穀雨 次候

霜止んで苗出ず(しもやんでなえいず)

4月25日〜4月29日頃

霜が止んで苗がよく育つ頃。

天候も安定し、陽気が増してくる晩春。稲の苗が育ち、青々としてくると、田んぼにはいよいよ水が引かれ、あちこちで代掻きが始まります。

苗代をつくる田んぼには、他の田んぼよりも先に水を引くので苗代水(なわしろみず)、苗田(なえだ)などの季語があります。

水路を開けるため、滔々(とうとう)と水が流れる音が響く「水の春」です。田んぼには、待ってましたとばかりに蛙たちが飛び込んで泳ぎ出します。

苗代時(なわしろどき)、苗代道(なわしろみち)などの季語も、苗代を愛しみ、希望を持って苗代を眺めてきた人々が生んだ言葉です。

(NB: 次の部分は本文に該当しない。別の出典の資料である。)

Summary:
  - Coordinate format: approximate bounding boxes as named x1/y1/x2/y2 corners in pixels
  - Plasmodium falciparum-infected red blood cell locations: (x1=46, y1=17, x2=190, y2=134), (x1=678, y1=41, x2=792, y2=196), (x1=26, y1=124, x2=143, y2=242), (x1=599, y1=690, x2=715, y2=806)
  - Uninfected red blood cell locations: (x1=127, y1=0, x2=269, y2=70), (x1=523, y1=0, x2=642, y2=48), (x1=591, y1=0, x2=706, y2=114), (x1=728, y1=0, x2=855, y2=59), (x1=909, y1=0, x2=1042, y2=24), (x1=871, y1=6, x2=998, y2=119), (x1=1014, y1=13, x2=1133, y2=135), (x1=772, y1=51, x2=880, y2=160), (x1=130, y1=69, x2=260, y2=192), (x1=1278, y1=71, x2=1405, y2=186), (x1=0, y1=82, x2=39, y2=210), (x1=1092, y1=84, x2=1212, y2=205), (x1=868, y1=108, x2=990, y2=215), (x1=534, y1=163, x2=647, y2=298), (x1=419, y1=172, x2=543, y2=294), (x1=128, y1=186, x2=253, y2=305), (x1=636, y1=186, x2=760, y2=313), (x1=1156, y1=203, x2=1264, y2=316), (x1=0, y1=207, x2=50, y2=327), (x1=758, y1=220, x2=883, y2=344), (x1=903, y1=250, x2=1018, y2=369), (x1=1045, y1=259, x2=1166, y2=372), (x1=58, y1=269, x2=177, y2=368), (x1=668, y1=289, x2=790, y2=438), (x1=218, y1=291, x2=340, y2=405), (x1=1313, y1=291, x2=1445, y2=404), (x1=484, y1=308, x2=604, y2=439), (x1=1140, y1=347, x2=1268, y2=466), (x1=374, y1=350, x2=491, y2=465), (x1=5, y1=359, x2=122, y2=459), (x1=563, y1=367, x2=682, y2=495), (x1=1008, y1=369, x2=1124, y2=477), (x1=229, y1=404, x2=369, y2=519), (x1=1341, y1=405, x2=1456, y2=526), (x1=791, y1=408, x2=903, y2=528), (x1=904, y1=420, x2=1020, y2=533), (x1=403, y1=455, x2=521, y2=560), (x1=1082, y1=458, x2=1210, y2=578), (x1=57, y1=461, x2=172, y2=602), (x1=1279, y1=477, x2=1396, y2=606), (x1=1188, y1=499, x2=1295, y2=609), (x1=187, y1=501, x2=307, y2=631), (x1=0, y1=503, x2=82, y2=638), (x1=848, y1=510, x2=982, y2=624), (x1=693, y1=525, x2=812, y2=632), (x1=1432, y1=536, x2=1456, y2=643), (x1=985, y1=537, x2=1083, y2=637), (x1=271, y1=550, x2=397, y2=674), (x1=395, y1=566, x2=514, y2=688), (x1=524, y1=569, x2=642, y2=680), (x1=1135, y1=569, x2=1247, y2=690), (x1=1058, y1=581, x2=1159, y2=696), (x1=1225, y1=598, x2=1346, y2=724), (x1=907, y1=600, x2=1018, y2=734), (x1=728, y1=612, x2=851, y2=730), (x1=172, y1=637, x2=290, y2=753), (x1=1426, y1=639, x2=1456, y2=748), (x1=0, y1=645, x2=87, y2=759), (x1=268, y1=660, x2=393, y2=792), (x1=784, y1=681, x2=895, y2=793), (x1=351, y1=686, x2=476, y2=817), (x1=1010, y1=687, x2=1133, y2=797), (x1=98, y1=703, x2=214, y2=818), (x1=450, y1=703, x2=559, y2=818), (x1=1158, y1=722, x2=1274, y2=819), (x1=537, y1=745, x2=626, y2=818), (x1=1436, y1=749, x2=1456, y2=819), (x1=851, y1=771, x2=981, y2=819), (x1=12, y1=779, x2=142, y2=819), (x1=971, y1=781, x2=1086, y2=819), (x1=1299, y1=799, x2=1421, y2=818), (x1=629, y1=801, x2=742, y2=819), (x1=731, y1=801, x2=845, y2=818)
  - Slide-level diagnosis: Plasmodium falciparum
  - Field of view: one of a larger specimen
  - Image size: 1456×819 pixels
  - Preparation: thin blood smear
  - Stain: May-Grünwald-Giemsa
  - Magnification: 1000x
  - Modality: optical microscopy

水面には鏡のように空や雲が映り込み、田植え前のこの季節は一年でもっとも美しい水の国、にっぽんの風景が広がります。

田植え前の若々しい苗の色を「若苗色」といいますが、田んぼの苗だけでなく、自然界にもたくさんの若苗色があります。

晩春から初夏にかけて見られる黄味がかった新芽や新葉の色はこの季節、いちばんの目のご馳走です。周囲の小さな苗色にも目をとめて、愛しんでいただければと思います。